I was thinking on it this morning. Thinking about grief. Specifically loosing a child. I am sure most of you know of the death of Steven Curtis Chapman's youngest daughter. You can read the tragic story all over the internet.
Anyway, I was thinking about them, praying for them. ...thinking about what a complicated emotion grief is. And, just thinking about a lot of heavy things from the last few days. My little brother fighting the summit wildfire, my parent's home being in close proximity to it...
How does the Chapman story relate to Wendell Berry, you ask? One of the story threads in the book is a family whose son is away at war. At the beginning of the story, they are notified that he is MIA. Berry takes us through their time of processing this information, and the various forms of grief that the family members experience. I was so struck by this conversation, between the husband & wife. I need to share -
Mat & Margaret are on the porch, watching their daughter-in-law play with some of the grandkids...
...And the Margaret asks: "What are you thinking about, Mat?"
The question startles him, for he gathers from the tone of her voice that she knows what he is thinking, and asks with daring and with fear.
"Loss" he says...
...He looks at Margaret, meeting her eyes.
"Loss. It singles us out."
She smiles at him, shaking her head. And he realizes that the singleness he is talking about never has belonged to her. She has been without even the comfort of that - not single and whole, but broken. He grows ashamed of his bitterness. He too is broken, as he has been, and has known, all along - that singleness of his attempt, typical of him, to prescribe terms to the world. The loser prescribes no terms.
"Mat, when we've lost it all, we've had what we've lost."
"But to lose it. Isn't there anything in you that rebels against that?"

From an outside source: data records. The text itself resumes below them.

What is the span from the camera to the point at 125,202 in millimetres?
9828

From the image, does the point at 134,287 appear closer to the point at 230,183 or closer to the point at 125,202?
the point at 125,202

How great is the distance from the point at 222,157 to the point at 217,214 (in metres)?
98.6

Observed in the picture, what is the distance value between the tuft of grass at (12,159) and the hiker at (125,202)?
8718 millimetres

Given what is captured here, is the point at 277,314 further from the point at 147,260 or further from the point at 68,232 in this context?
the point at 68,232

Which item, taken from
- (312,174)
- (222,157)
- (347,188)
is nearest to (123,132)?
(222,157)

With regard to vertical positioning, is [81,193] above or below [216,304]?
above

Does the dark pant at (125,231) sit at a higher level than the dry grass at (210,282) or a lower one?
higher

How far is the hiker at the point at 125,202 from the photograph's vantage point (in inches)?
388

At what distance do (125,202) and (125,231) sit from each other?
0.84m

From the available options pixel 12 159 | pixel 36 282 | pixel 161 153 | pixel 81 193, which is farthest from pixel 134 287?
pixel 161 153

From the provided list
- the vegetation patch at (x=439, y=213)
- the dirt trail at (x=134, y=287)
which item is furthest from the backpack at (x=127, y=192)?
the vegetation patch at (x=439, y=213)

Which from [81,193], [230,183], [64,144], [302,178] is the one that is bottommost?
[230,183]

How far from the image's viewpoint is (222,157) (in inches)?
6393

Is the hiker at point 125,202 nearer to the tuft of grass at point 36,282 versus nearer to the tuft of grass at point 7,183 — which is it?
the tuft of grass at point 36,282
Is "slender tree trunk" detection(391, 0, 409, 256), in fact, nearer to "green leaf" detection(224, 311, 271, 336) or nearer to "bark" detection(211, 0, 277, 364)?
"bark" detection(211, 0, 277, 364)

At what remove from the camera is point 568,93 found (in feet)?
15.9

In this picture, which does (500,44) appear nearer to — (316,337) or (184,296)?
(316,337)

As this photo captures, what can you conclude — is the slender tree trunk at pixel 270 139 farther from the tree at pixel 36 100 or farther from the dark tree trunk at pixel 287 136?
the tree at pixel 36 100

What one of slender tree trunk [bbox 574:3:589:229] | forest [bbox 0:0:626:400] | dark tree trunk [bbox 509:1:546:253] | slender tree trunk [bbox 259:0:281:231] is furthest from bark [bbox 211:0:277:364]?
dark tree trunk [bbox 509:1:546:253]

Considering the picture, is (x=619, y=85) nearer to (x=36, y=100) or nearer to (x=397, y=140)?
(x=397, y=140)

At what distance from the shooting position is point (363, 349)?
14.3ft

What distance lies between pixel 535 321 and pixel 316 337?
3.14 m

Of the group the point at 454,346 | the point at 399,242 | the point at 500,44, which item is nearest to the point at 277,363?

She looks steadily at him, considering that - whether unsure of her answer or unwilling to answer too readily, he cannot tell. He is aware that Margaret it trying him, drawing deliberately at the bindings between them, as he tried her with his singleness.
"No," she says.
"None at all?"
"Virgil, " she says, as if to remind or acknowledge what they are talking about. "From the day he was born I knew he would die. That was how I loved him, partly. I'd brought him into the world that would give him things to love, and take them away. You too, Mat. You knew it. I knew so well that he would die that, when he did disappear from us the way he did, I was familiar with the pain. I'd had it in me all his life."
....
The story continues with more profound writings. You'll have to read it. But, I think these words from Margaret are incredible. I have had a similar feeling toward my children, after God teaching me this lesson so plainly with Gabriel. But I could have never shared this thought so beautifully as she (or Wendell, really...).